Code style

Good coding style is like correct spacing: you can manage without, butitsuremakesthingseaisertoread. :-)

Following some general rules on code styles with R and Python makes it easier for you and collaborators to read, understand, and thus improve code.

R
Python

library(tidyverse)
library(tidyquant)
library(scales)

prices <- tq_get("AAPL",
  get = "stock.prices",
  from = "2000-01-01",
  to = "2022-12-31"
)

import yfinance as yf

prices = yf.download(
    tickers="AAPL", 
    start="2000-01-01", 
    end="2022-12-31", 
    progress=False
  )

Name Conventions

As a fundamental guideline, opt for longer, descriptive names that offer clarity rather than opting for concise names for the sake of quick typing. While brief names may save minimal time during initial code composition, especially with autocomplete assistance, they can prove time-consuming when revisiting older code and attempting to decipher cryptic abbreviations.

# Strive for:
prices_high <- prices |> filter(adjusted > 0.9)

# Avoid:
PRICESHIGH <- prices |> filter(adjusted > 0.9)

Spaces

Put spaces on either side of mathematical operators apart from ^ (i.e. +, -, ==, <, …), and around the assignment operator (<-).

R
Python

a <- 2
b <- 1
d <- 2
# Strive for
z <- (a + b)^2 / d

# Avoid
z<-(a+b)^2/d

a = 2
b = 1
d = 2

# Strive for
z = (a + b)**2 / d

# Avoid
z=(a+b)**2/d

Don’t put spaces inside or outside parentheses for regular function calls. Always put a space after a comma, just like in standard English. This also valid for python.

# Strive for}
x <- c(1, 2, 3, 4)

mean(x, na.rm = TRUE)

# Avoid
mean (x ,na.rm=TRUE)

Pipes

|> and . should always have a space before it and should typically be the last thing on a line. This makes it easier to add new steps, rearrange existing steps, modify elements within a step, and get a 10,000 ft view by skimming the verbs on the left-hand side.

R
Python

# Strive for 
prices |>  
  filter(!is.na(date), !is.na(adjusted)) |> 
  count(symbol)

# Avoid
prices|>filter(!is.na(date), !is.na(adjusted))|>count(symbol)

import pandas as pd

# Strive for
(prices
  .query('not date.isna() and not adjusted.isna()')
  .groupby('symbol')
  .count()
)

# Avoid
prices.query('not date.isna() and not adjusted.isna()').groupby('symbol').count()

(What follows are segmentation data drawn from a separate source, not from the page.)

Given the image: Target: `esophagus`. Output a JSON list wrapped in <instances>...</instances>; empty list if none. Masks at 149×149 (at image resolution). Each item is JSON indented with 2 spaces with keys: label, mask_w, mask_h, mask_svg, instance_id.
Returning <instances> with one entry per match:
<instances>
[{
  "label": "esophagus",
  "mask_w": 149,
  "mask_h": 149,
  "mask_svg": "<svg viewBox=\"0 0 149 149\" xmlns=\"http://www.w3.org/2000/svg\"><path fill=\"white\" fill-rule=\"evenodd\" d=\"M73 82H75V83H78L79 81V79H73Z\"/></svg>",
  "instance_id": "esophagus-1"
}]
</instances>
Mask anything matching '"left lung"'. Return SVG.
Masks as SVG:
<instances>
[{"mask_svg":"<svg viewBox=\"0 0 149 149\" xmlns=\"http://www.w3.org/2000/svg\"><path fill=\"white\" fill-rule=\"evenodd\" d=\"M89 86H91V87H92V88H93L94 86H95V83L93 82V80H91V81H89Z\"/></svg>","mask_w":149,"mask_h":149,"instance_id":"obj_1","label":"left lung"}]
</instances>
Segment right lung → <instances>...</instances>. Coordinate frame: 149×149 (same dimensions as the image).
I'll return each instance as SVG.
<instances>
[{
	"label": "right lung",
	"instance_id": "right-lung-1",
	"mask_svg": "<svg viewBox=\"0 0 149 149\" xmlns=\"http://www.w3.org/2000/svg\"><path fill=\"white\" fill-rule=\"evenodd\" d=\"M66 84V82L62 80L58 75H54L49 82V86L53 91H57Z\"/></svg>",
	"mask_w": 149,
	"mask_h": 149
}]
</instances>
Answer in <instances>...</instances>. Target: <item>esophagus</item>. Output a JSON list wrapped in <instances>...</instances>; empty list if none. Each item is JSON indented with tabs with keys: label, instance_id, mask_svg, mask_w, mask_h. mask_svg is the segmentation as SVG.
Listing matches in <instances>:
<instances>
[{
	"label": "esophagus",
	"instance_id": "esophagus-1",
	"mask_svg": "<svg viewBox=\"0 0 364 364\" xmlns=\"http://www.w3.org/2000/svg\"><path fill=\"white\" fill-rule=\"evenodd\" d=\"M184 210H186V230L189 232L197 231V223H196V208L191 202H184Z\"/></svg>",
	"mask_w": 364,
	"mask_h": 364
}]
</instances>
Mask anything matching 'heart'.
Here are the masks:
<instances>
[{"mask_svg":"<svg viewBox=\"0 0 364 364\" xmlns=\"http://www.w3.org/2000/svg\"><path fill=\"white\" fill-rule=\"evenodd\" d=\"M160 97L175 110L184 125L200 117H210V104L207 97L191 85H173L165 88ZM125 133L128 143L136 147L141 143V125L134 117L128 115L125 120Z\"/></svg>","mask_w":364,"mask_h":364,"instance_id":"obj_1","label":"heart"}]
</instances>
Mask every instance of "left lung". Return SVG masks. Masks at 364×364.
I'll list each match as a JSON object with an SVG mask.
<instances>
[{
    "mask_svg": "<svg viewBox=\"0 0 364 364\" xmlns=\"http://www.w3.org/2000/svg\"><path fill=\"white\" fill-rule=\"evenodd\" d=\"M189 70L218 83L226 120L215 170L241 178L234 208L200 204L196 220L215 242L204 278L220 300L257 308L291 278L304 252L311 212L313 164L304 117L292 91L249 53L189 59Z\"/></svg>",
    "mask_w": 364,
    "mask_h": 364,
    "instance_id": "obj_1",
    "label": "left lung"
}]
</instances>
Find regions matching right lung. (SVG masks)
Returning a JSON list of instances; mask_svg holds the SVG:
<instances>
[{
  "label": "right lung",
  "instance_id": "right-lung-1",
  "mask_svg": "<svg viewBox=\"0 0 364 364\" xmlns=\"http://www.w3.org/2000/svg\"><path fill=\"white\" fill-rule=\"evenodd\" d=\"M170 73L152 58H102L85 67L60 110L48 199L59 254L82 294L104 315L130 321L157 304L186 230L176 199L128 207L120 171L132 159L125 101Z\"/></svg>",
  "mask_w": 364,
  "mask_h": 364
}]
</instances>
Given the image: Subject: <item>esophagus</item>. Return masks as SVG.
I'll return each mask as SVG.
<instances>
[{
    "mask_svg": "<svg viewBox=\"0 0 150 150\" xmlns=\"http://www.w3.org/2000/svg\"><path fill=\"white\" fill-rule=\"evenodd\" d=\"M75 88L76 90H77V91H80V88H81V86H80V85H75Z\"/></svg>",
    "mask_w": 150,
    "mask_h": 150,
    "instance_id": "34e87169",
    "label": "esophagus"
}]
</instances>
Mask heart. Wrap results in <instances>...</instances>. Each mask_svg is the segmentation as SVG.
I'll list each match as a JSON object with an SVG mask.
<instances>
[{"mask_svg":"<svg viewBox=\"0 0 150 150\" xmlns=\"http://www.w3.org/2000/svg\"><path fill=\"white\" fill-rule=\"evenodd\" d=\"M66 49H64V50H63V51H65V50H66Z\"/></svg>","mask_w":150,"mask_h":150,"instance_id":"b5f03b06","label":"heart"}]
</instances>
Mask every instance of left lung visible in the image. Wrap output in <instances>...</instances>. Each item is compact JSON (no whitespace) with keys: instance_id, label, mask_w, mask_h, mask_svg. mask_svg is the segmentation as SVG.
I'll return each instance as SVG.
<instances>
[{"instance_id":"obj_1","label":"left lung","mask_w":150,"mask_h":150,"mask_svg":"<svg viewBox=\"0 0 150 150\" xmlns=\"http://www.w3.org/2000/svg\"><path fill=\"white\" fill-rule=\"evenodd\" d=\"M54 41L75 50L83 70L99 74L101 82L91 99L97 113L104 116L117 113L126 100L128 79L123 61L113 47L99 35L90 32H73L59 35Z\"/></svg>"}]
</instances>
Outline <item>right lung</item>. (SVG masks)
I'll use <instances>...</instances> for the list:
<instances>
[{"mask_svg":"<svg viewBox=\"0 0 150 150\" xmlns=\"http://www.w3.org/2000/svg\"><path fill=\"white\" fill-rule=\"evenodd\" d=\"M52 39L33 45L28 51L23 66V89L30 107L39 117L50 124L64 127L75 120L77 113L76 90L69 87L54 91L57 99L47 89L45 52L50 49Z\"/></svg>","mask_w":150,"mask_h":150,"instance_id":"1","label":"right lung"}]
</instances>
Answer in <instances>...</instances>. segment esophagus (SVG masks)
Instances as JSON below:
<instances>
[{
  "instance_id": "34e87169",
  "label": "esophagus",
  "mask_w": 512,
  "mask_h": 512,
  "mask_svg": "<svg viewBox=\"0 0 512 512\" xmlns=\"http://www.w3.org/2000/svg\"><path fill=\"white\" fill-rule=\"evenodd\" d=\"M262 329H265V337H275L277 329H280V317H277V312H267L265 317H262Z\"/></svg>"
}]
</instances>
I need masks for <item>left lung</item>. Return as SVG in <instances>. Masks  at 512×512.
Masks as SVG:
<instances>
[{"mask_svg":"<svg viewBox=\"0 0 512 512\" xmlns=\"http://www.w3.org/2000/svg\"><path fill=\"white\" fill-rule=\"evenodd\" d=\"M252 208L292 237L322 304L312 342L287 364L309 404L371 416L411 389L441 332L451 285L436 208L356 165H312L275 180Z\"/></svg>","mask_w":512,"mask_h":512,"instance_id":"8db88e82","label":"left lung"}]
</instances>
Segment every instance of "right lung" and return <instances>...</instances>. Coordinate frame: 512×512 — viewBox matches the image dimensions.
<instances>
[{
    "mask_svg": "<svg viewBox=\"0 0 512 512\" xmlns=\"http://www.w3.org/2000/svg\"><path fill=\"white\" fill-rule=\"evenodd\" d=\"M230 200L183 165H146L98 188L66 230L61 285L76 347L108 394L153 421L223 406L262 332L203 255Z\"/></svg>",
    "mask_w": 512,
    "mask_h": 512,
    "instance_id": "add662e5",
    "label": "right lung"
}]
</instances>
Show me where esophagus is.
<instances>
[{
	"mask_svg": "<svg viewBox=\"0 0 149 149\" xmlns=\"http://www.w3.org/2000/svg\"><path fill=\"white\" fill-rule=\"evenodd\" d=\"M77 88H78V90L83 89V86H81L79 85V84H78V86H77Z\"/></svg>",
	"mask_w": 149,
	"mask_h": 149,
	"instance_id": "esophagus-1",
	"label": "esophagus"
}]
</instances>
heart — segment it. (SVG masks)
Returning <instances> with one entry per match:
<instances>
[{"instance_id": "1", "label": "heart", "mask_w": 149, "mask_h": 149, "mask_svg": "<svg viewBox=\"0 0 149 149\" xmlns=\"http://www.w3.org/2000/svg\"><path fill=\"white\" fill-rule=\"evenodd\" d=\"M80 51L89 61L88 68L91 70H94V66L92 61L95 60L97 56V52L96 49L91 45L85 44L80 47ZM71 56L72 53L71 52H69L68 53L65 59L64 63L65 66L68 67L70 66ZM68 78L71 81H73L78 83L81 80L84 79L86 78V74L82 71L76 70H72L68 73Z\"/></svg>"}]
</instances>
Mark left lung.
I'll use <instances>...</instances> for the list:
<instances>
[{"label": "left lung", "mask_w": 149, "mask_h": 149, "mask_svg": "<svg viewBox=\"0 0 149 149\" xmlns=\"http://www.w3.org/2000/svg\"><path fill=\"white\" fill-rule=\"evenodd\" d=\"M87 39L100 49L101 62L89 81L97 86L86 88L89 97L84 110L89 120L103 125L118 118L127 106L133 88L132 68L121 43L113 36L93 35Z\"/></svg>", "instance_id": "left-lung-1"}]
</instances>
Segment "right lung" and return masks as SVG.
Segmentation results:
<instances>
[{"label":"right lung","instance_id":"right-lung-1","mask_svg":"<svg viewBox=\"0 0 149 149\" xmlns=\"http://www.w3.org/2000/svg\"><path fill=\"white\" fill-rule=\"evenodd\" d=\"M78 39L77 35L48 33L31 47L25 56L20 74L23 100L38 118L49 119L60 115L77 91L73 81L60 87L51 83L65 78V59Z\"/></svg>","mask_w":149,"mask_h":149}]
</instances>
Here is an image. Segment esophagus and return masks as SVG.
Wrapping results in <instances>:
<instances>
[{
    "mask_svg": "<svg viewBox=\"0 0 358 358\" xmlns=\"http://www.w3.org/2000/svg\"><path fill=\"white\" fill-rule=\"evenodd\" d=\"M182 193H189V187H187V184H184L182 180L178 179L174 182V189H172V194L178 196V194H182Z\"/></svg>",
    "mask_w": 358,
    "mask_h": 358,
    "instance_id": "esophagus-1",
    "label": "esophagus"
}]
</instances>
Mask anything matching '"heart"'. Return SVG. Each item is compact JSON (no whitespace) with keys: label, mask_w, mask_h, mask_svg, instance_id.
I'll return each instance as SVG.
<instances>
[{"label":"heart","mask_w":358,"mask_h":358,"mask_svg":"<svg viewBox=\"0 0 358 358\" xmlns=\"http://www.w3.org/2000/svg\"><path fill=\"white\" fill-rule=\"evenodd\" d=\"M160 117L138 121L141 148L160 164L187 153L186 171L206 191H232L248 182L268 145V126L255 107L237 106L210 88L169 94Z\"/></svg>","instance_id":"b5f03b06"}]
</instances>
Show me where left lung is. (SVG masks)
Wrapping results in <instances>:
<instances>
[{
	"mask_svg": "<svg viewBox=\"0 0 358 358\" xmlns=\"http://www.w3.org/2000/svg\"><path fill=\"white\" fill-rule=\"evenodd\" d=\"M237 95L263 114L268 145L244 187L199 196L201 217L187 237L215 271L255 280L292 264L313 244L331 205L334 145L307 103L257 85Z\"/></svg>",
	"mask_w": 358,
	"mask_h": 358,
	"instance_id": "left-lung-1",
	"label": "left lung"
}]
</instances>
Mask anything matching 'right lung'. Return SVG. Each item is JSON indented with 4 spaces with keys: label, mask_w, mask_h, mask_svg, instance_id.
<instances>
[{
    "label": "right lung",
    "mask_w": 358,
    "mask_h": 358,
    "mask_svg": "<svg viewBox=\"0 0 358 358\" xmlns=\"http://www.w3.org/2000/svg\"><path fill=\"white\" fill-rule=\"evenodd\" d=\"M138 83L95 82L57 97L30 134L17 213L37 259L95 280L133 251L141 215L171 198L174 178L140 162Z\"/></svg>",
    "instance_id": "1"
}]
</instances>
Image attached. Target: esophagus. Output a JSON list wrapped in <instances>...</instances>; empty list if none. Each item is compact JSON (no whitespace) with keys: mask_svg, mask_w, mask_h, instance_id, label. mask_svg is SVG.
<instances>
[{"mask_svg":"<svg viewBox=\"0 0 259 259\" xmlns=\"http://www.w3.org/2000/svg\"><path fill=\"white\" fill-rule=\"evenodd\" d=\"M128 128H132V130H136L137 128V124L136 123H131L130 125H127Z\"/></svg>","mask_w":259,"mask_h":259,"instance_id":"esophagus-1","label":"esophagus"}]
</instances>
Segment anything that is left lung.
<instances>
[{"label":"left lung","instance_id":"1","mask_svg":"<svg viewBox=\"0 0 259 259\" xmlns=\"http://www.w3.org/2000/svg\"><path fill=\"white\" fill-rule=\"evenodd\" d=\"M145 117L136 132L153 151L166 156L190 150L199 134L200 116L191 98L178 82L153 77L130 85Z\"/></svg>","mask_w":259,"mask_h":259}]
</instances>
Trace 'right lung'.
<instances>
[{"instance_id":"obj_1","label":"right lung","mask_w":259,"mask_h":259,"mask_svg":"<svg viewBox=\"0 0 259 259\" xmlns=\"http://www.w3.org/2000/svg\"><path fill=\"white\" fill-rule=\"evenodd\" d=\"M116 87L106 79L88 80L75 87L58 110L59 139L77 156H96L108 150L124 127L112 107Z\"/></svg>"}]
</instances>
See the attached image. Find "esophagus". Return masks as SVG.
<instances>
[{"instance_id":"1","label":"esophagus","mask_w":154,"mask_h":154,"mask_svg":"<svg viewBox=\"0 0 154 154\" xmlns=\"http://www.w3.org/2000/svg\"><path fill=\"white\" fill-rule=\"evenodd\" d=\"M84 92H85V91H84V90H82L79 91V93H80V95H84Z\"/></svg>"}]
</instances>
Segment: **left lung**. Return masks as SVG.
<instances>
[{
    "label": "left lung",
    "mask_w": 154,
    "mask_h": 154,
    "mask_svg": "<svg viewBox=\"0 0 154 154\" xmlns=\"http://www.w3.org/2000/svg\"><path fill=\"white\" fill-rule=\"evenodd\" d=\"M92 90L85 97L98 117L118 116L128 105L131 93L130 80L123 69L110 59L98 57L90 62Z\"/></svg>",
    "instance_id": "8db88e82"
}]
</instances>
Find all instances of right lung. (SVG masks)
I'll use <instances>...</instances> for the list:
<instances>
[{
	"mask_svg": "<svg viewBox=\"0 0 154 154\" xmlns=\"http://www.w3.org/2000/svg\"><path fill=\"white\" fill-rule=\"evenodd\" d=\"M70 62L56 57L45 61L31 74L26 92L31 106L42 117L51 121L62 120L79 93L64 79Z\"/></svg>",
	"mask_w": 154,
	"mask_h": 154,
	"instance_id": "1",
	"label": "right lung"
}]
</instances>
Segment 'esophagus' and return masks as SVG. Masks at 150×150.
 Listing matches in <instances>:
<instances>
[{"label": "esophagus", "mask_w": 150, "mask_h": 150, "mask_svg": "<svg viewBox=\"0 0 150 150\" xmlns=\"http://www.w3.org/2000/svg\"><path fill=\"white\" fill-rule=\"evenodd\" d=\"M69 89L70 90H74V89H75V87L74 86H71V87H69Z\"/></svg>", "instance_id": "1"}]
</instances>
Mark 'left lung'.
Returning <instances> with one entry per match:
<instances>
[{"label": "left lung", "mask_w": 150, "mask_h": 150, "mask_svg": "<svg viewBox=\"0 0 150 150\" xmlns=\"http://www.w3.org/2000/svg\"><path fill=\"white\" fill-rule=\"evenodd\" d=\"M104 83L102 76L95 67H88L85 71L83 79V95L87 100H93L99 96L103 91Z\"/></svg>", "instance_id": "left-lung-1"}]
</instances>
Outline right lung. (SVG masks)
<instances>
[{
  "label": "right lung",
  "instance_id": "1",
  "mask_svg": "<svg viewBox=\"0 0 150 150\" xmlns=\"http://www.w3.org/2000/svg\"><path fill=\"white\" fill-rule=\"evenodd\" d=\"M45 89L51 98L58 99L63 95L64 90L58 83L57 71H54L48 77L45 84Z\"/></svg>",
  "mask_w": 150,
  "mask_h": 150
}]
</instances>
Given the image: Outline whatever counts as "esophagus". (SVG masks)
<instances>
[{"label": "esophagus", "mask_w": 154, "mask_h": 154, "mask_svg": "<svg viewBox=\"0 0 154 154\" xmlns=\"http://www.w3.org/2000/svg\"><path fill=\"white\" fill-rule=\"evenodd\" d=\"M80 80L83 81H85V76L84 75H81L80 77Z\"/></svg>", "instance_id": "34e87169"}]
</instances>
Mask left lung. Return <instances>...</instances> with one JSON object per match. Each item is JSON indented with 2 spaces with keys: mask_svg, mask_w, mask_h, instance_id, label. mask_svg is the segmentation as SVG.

If the function you’re chaining into has named arguments (e.g., mutate() or summarize() in R, or functions with named parameters in Python), it is beneficial to put each argument on a new line. This practice enhances readability, making it easier to add, rearrange, or modify elements within each step.

However, if the function being chained does not have named arguments (e.g., select() or filter() in R, or functions without named parameters in Python), keeping everything on one line is acceptable. If it doesn’t fit on a single line, consider putting each argument on its own line for better visibility.

R
Python

# Strive for
prices |>  
  group_by(volume) |> 
  summarize(
    mean_adjusted = mean(adjusted, na.rm = TRUE),
    n = n()
  )

# Avoid
prices |>
  group_by(
    volume
  ) |> 
  summarize(mean_adjusted = mean(adjusted, na.rm = TRUE), n = n())

# Strive for
<<<<<<< HEAD
(prices
  .groupby('volume')
  .agg(adjusted=('adjusted', 'mean'), n=('adjusted', 'size'))
  .reset_index()
)

# Avoid
prices.groupby('volume').agg(delay=('adjusted', 'mean'), n=('adjusted', 'size')).reset_index()
=======
prices.groupby('volume') \
      .agg(adjusted=('adjusted', 'mean'), n=('adjusted', 'size')) \
      .reset_index()

# Avoid
prices.groupby(
      'volume') \
     .agg(adjusted=('adjusted', 'mean'), n=('adjusted', 'size')) \
     .reset_index()
>>>>>>> 2c0520acb673c394563a4b07f3ce496591c48095

After the first step of the pipeline, indent each line by two spaces. RStudio will automatically put the spaces in for you after a line break following a > . If you’re putting each argument on its own line, indent by an extra two spaces. Make sure ) is on its own line, and un-indented to match the horizontal position of the function name.

R
Python

# Strive for 
prices |>  
  group_by(volume) |> 
  summarize(
   mean_adjusted = mean(adjusted, na.rm = TRUE),
    n = n()
  )

# Avoid
prices|>
  group_by(volume) |> 
  summarize(
            mean_adjusted = mean(adjusted, na.rm = TRUE), 
             n = n()
           )

# Avoid
prices|>
  group_by(volume) |> 
  summarize(
  mean_adjusted = mean(adjusted, na.rm = TRUE), 
  n = n()
  )

#Strive for

(prices
  .groupby('volume')
  .agg(mean_adjusted=('adjusted', 'mean'), n=('adjusted', 'size'))
  .reset_index()
)

# Avoid

(prices
  .groupby('volume')
  .agg(
   mean_adjusted=('adjusted', 'mean'), n=('adjusted', 'size'))
  .reset_index()
 )

ggplot2

The same basic rules that apply to the pipe also apply to ggplot2; just treat + the same way as |>

Python

import pandas as pd
from plotnine import ggplot, aes, geom_point, geom_line, labs, theme_minimal

filtered_prices = prices[prices['volume'] > 3000]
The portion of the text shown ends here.